- [DOCUMENT EXTRACT]
——————

Cypress Hill's crossover classic launched the group into the mainstream — and without sampling a single horse...
Thanks to its distinctive bounce‑along beat, James Brown grunts, horse‑like percussive neighs and rappers B‑Real and Sen Dog's tongue‑twisting rhymes, Cypress Hill's 1993 hit 'Insane In The Brain' is rightly renowned as one of the landmark tracks in the history of hip‑hop. The first single taken from the group's second (and subsequently US number one) album Black Sunday, it was the dementedly catchy crossover hit that brought Cypress Hill to the attention of a wider audience of alternative rock as well as hip‑hop fans.
But Cypress Hill's turntablist, beatmaker and producer DJ Muggs is surprisingly honest today as he looks back on 'Insane In The Brain'. "Y'know, it wasn't my favourite record on the album," he admits, "but it definitely had to be the single. That's when you have to know your shit, like, OK, this is the right record to push. It isn't my favourite, but this is the right record right now."
'Insane In The Brain' definitely caught the mood of the early '90s, when alternative rock was going slacker and stoner, neatly mirroring Cypress Hill's open endorsement of marijuana in other Black Sunday tracks such as 'I Wanna Get High' and 'Hits From The Bong'. This was hip‑hop with party‑starting energy and cartoonish humour, in stark contrast to the punchy political messages of Public Enemy or the proto gangsta rap of NWA. Which made Cypress Hill stand out all the more.
"From the very beginning, I just thought they were the shit, man," says Joe 'The Butcher' Nicolo, the producer and record company owner who signed Cypress Hill to his label Ruffhouse and also mixed the trio's tracks. "I thought they were great. Y'know, there was just really nothing like this..."
One of Cypress Hill's unique selling points was their classic rock influence, as seen in the dark and brooding, Black Sabbath‑like album cover of Black Sunday and in the heaviness of their beats. It's an influence that dated back to Muggs's childhood days spent sharing a room with his teenage uncle.
"He took over the room," Muggs laughs. "He put velvet posters and black lights up, he put in lava lamps. He had eight‑track tapes, reel‑to‑reels. He would show me how to use the reel‑to‑reels and I'd listen to Black Sabbath and Led Zeppelin. This is stuff that's getting absorbed by my subconscious. As I matured, I was just a fan of classic rock, as well as the Motown stuff my mom would listen to. But then as I got into figuring out my own music, that's when I discovered rap."

——————

- [ACTION ITEM A] Condense the paragraph of the Cypress Hill article that begins "'Insane In The Brain' definitely caught the mood" into a short bulleted list that keeps its main facts.
- [ACTION ITEM B] From the Cypress Hill article, list every item that DJ Muggs says his uncle put up, put in, or had in the room they shared.
Answer from the text above only.

- [DATA SECTION]
——————

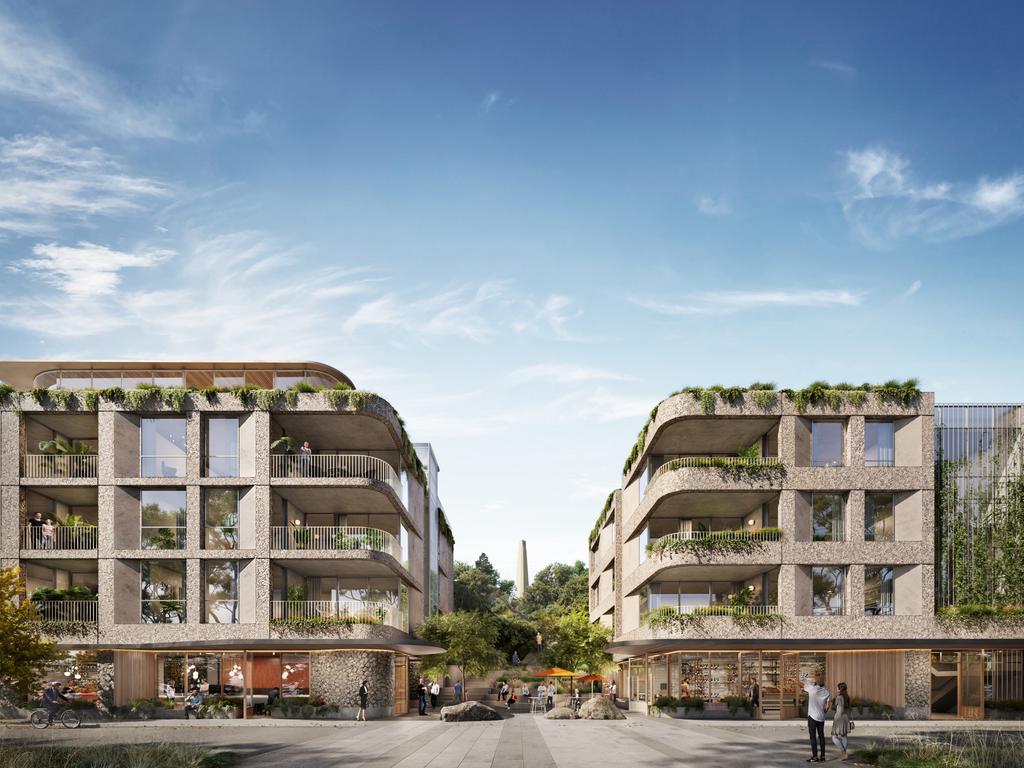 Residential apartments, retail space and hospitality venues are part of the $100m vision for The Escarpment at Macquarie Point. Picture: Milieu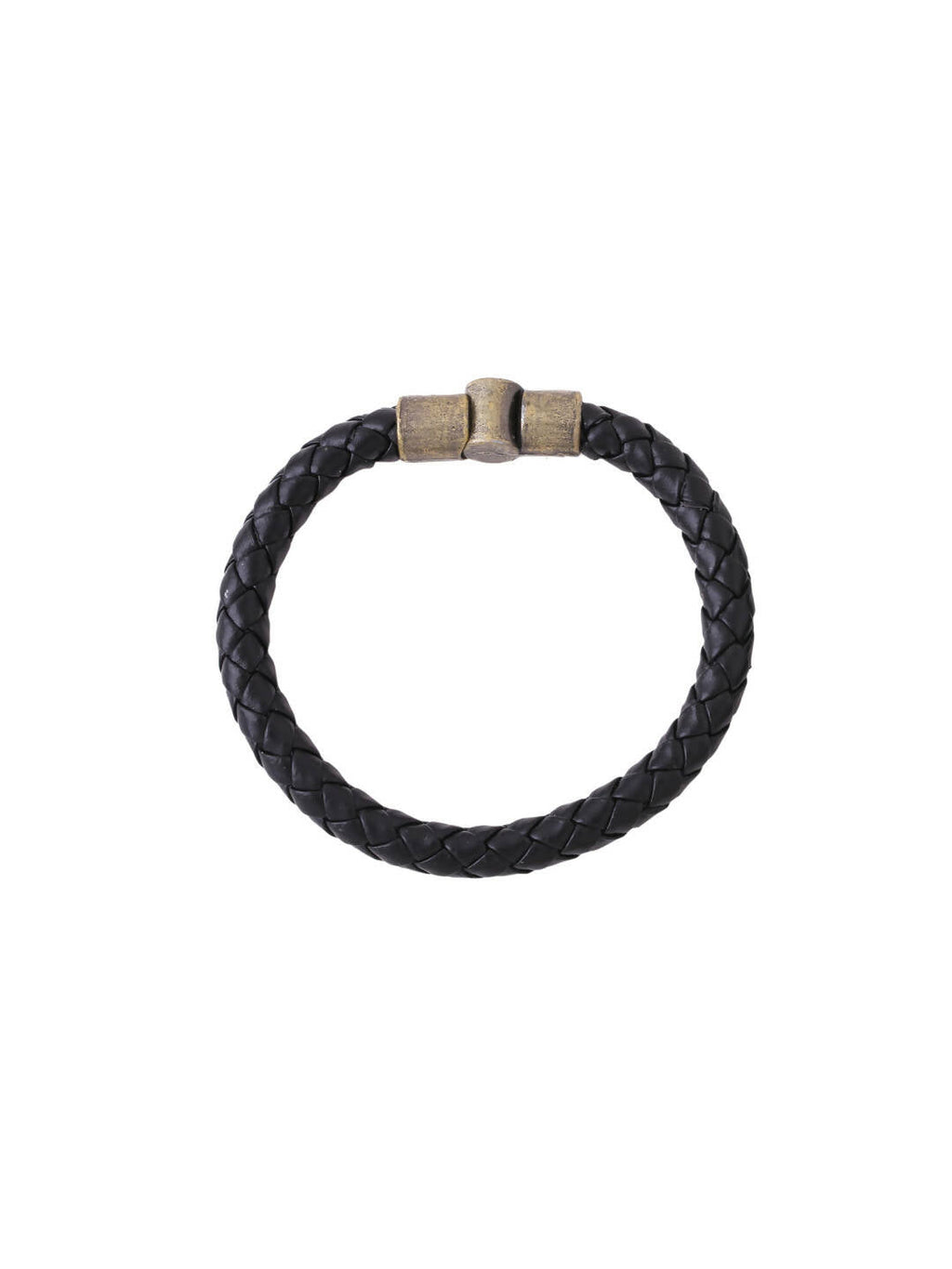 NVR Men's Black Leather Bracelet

——————

- [RESPONSE AREA A]
- 'Insane In The Brain' matched the early-'90s mood, when alternative rock was becoming more slacker and stoner.
- That mood paralleled Cypress Hill's open endorsement of marijuana on other Black Sunday tracks, such as 'I Wanna Get High' and 'Hits From The Bong'.
- The track offered party-starting energy and cartoonish humor, unlike Public Enemy's punchy political messages or NWA's proto gangsta rap.
- That contrast made Cypress Hill stand out even more.

- [RESPONSE AREA B]
- Velvet posters
- Black lights
- Lava lamps
- Eight-track tapes
- Reel-to-reels